• [EXCERPT]
════════

The Supreme Court has just created an aristocracy of the religious, who now can plausibly demand the right to defy almost any law. The Court has sometimes been willing to accommodate conscientious objectors, but its earlier decisions were nothing like what it has now done. By the Court’s logic, human sacrifice now presents a hard case, with a colorable argument for its protection.
Tandon v. Newsom was a 5-4 decision against California's COVID-19 order limiting more than three households from gathering in homes. The Court declared that laws can’t be applied to religious objectors so long as the state “treats some comparable secular activities more favorably.” Some regard this as a de facto return to the old rule, in effect from 1963 to 1990, that religious conscientious objectors have a right to accommodation where that’s reasonably possible. What the Court has announced, however, is far more extravagant: a right to nullify even the most urgent laws.
The Court declares that “government regulations are not neutral and generally applicable, and therefore trigger strict scrutiny under the Free Exercise Clause, whenever they treat any comparable secular activity more favorably than religious exercise.” This calls into question laws that do not mention religion at all, and whose framers almost certainly were not even thinking about religion, such as the one in this case.

════════

(Stored items)
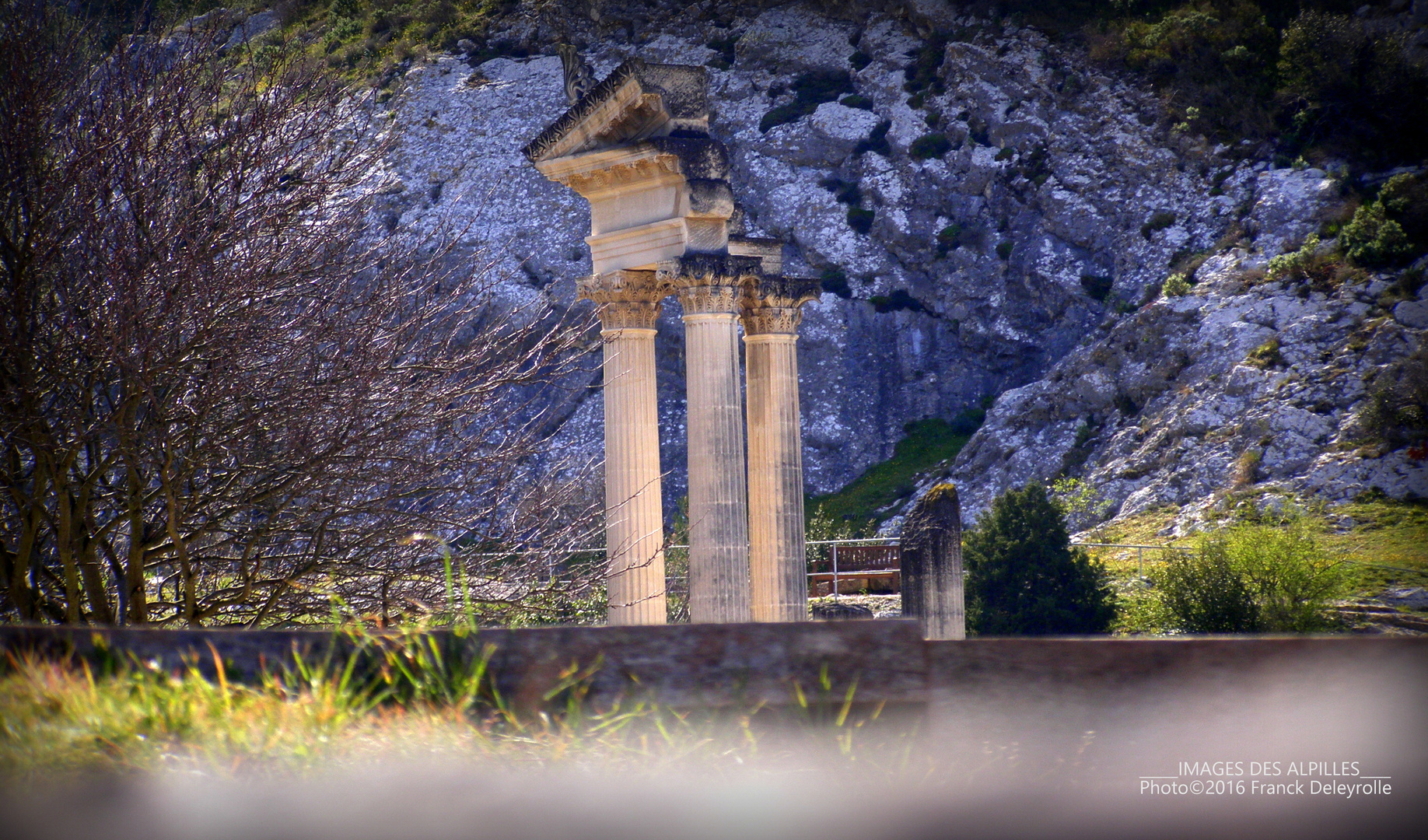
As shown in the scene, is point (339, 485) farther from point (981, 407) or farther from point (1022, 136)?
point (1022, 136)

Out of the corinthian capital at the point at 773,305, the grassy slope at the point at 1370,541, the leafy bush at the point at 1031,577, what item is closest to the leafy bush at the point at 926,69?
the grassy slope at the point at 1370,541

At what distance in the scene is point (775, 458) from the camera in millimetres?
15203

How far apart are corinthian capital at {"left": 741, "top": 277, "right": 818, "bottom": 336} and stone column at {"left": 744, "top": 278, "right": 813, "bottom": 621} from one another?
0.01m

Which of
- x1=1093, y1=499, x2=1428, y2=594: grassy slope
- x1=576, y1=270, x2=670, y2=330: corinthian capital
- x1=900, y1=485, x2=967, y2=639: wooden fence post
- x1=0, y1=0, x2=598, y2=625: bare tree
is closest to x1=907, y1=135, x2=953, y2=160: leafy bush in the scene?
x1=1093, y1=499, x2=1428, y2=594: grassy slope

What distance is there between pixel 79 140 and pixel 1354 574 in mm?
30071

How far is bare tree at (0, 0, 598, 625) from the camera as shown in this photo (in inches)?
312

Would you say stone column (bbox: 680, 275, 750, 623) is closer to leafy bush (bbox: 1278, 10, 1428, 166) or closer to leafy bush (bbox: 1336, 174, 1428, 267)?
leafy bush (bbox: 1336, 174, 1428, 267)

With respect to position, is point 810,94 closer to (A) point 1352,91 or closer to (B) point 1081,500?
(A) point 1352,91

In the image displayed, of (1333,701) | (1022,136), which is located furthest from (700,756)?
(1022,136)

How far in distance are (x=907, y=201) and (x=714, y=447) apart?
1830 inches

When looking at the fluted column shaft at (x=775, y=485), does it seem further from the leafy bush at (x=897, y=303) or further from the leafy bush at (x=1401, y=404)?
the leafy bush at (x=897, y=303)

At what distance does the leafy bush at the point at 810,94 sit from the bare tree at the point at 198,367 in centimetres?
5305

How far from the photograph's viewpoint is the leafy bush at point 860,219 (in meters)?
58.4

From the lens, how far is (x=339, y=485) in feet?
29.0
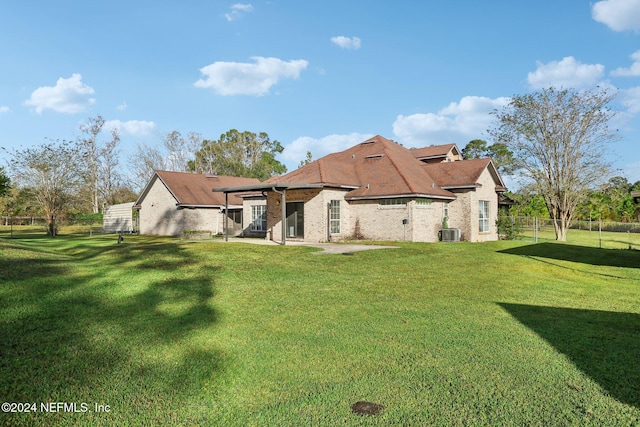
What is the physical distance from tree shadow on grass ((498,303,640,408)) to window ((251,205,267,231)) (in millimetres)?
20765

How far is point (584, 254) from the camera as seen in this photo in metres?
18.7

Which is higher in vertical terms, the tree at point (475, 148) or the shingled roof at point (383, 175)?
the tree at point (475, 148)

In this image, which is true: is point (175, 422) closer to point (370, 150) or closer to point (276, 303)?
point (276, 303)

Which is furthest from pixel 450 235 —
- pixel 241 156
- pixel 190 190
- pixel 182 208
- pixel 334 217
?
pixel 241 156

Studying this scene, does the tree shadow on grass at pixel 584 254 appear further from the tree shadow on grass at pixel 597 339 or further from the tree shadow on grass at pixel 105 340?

════════

• [EXERCISE TASKS]
1. Answer these questions from the excerpt on Tandon v. Newsom:
(a) By what vote was Tandon v. Newsom decided?
(b) During which years was the old rule on accommodating religious conscientious objectors in effect?
(c) Under the Free Exercise Clause, what do regulations that are not neutral and generally applicable trigger?
2. Edit the excerpt on Tandon v. Newsom from "The Court declares" up to and including "in this case.", replacing "strict scrutiny" with "heightened scrutiny".
The records were taken from a different source than the excerpt.

• [EXPECTED RESPONSES]
1.
(a) 5-4
(b) From 1963 to 1990
(c) Strict scrutiny

2.
The Court declares that “government regulations are not neutral and generally applicable, and therefore trigger heightened scrutiny under the Free Exercise Clause, whenever they treat any comparable secular activity more favorably than religious exercise.” This calls into question laws that do not mention religion at all, and whose framers almost certainly were not even thinking about religion, such as the one in this case.